Problem details: Duplicate the data, covering everything from the line that contains "Detail Gallery Image" down to the line that contains "Cheers! Ed yang", both ends included. Leave the pictures out of the answer.

Dataset excerpts:
»»
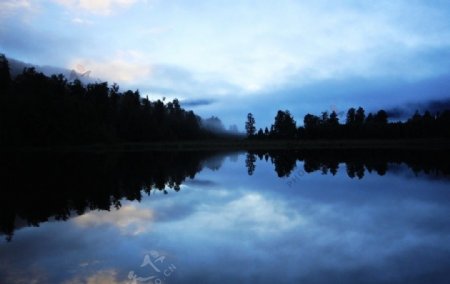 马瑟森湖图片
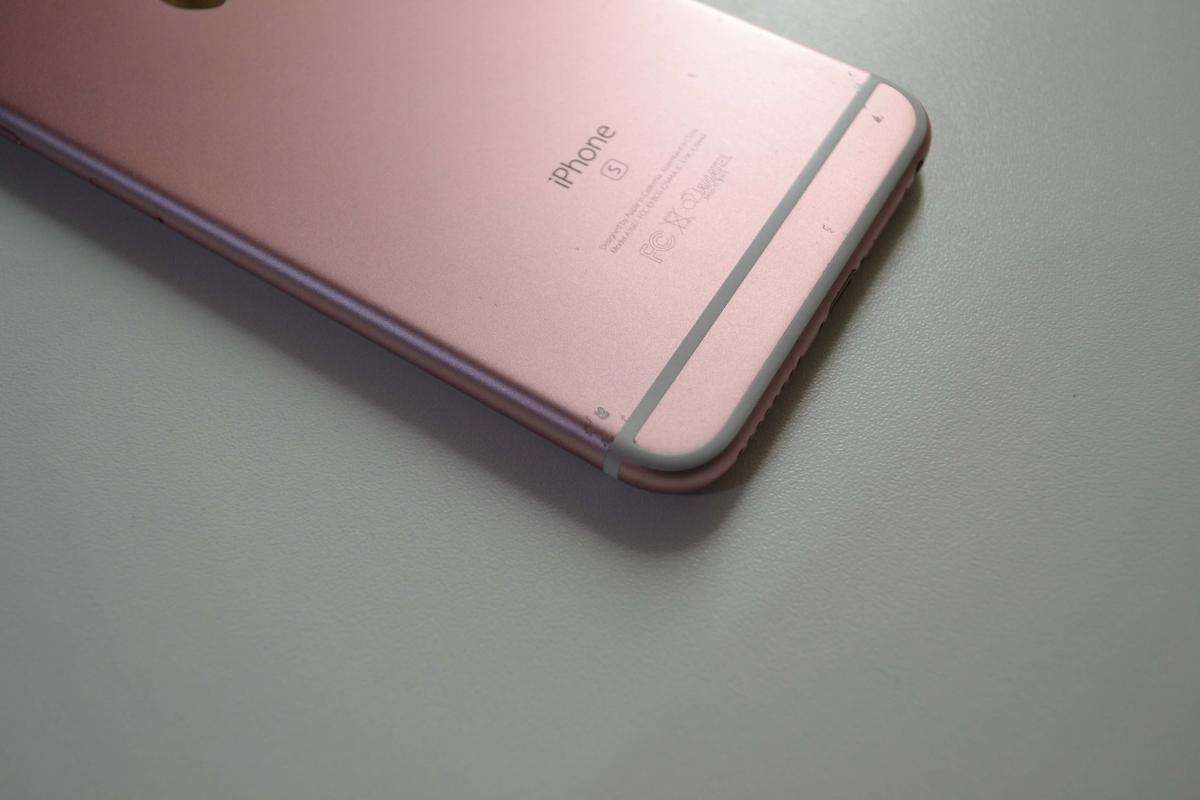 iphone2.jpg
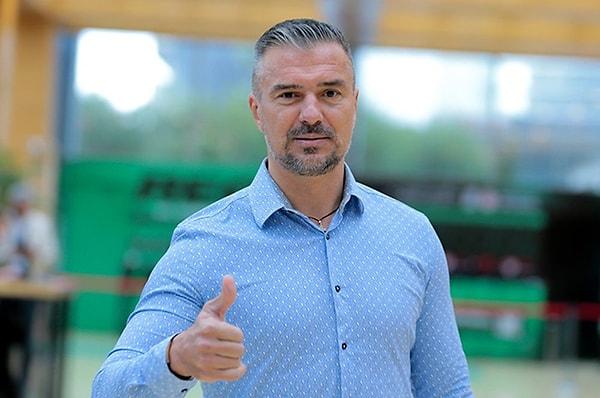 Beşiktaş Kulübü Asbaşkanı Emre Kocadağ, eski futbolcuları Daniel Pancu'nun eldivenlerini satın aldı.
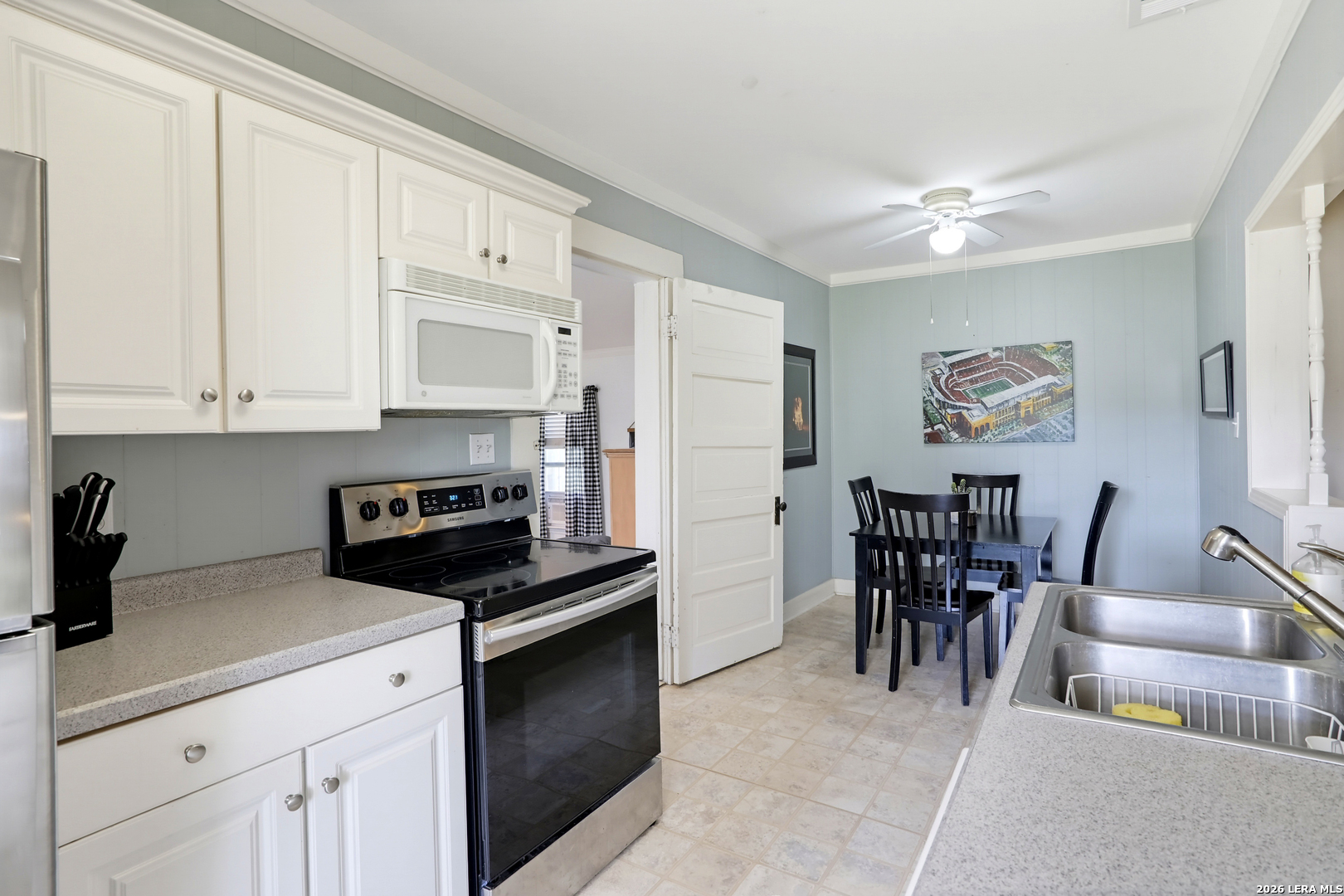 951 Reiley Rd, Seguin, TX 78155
««
»»
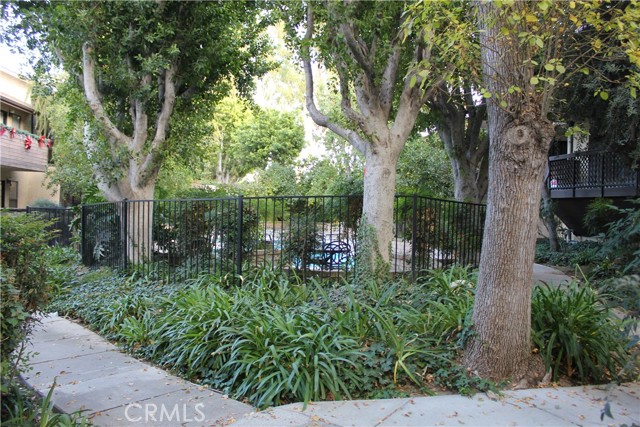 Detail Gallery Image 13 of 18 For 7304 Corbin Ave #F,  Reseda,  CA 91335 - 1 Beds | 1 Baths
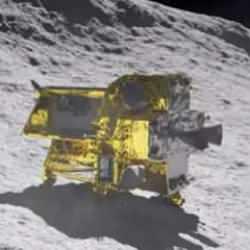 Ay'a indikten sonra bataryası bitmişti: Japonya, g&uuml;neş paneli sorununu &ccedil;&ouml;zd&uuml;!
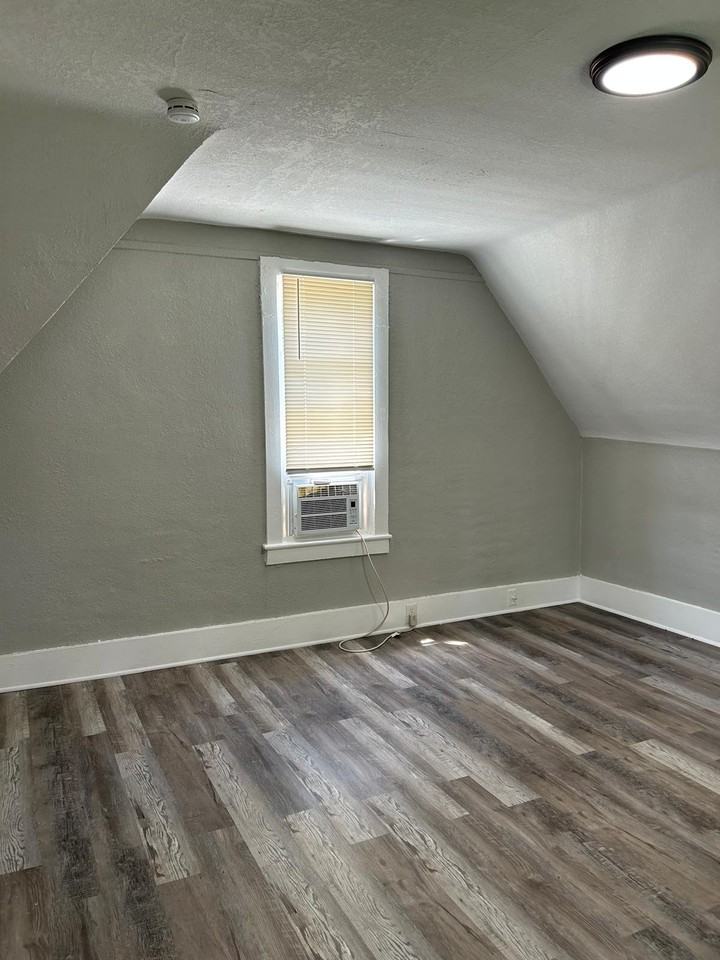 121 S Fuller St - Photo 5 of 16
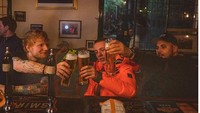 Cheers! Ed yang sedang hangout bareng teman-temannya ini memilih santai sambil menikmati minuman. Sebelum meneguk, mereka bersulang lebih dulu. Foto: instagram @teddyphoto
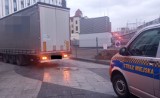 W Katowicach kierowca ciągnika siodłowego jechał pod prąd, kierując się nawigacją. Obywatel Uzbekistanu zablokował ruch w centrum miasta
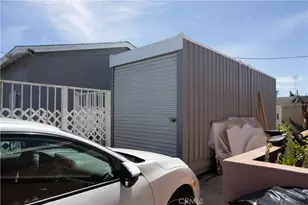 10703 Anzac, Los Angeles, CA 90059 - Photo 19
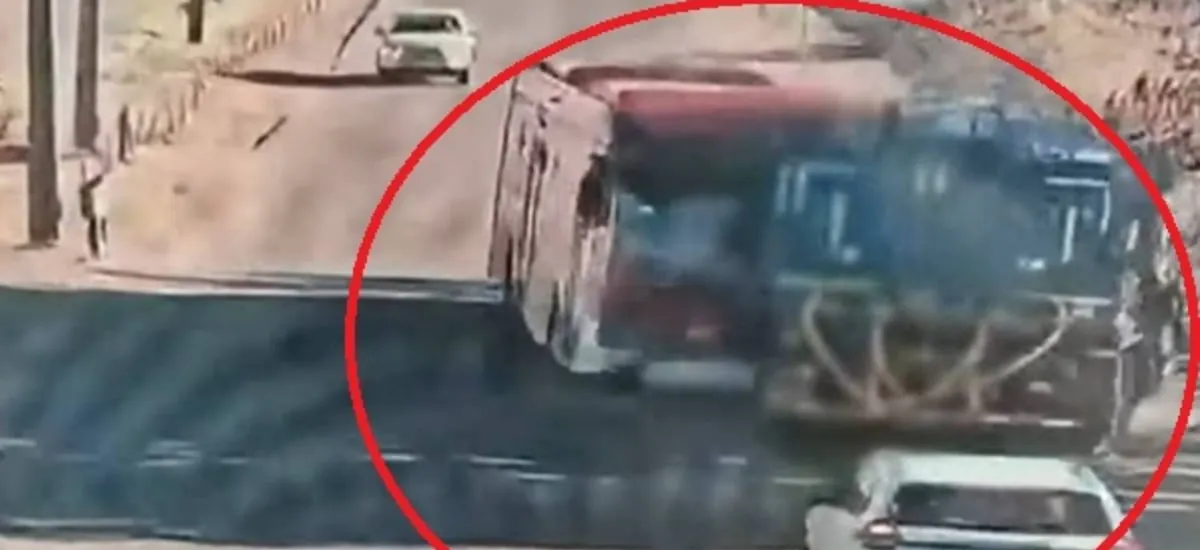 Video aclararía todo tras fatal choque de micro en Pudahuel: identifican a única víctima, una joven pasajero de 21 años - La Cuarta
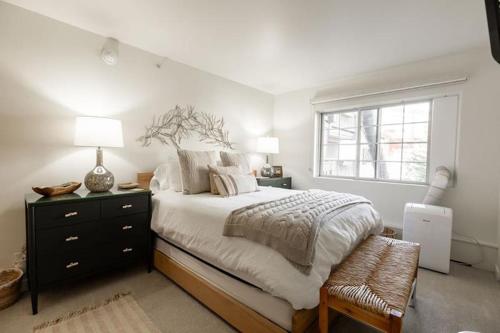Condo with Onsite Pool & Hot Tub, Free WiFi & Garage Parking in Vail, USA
««
»»
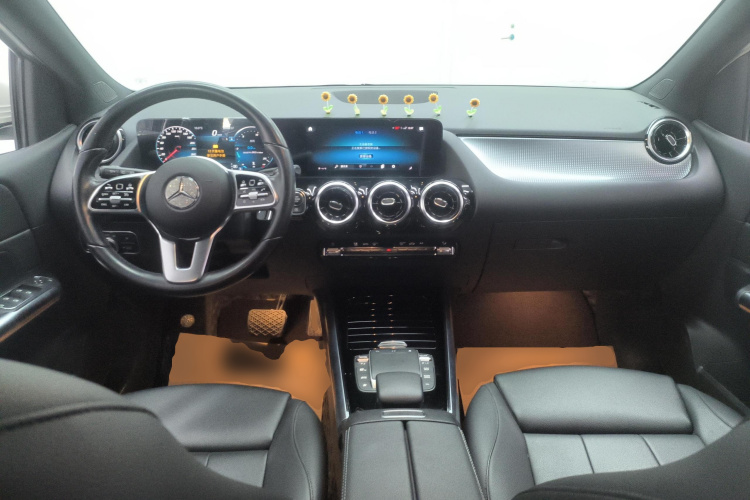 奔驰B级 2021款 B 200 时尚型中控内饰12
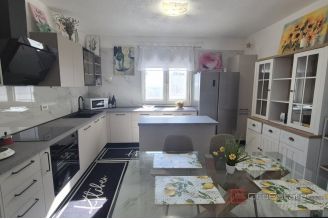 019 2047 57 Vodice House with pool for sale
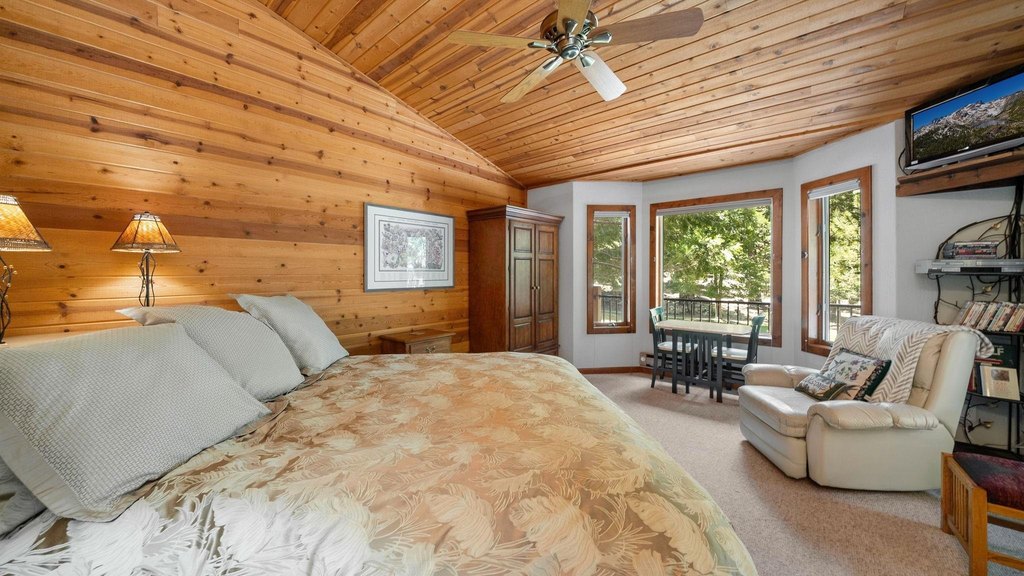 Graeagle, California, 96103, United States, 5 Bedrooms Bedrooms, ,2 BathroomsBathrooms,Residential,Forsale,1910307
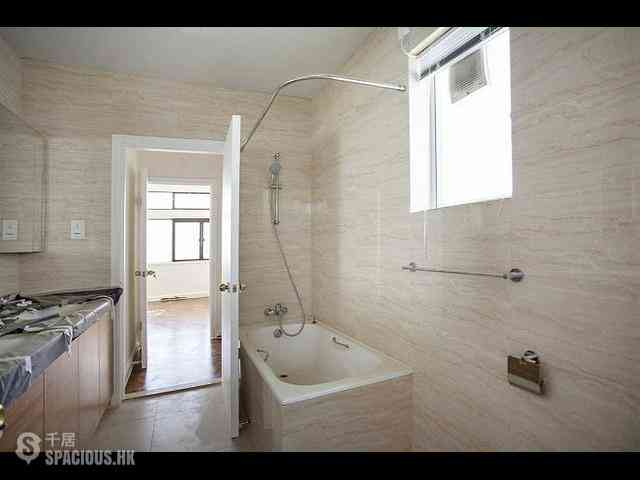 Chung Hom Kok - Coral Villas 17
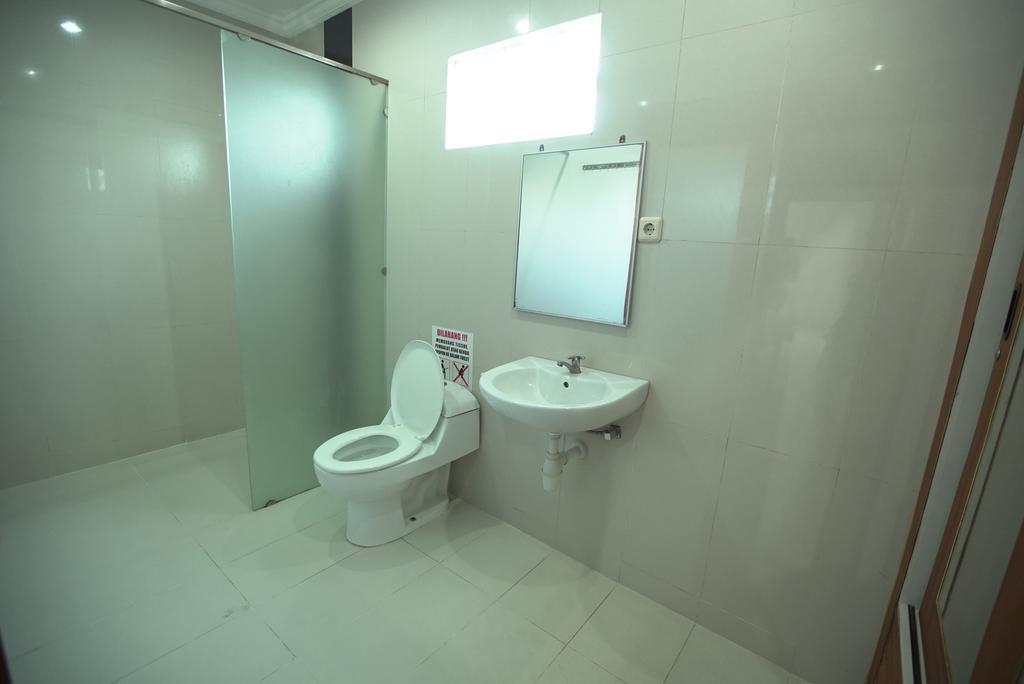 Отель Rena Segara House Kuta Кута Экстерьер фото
««
Expected output:
 Detail Gallery Image 13 of 18 For 7304 Corbin Ave #F,  Reseda,  CA 91335 - 1 Beds | 1 Baths
 Ay'a indikten sonra bataryası bitmişti: Japonya, g&uuml;neş paneli sorununu &ccedil;&ouml;zd&uuml;!
 121 S Fuller St - Photo 5 of 16
 Cheers! Ed yang sedang hangout bareng teman-temannya ini memilih santai sambil menikmati minuman. Sebelum meneguk, mereka bersulang lebih dulu. Foto: instagram @teddyphoto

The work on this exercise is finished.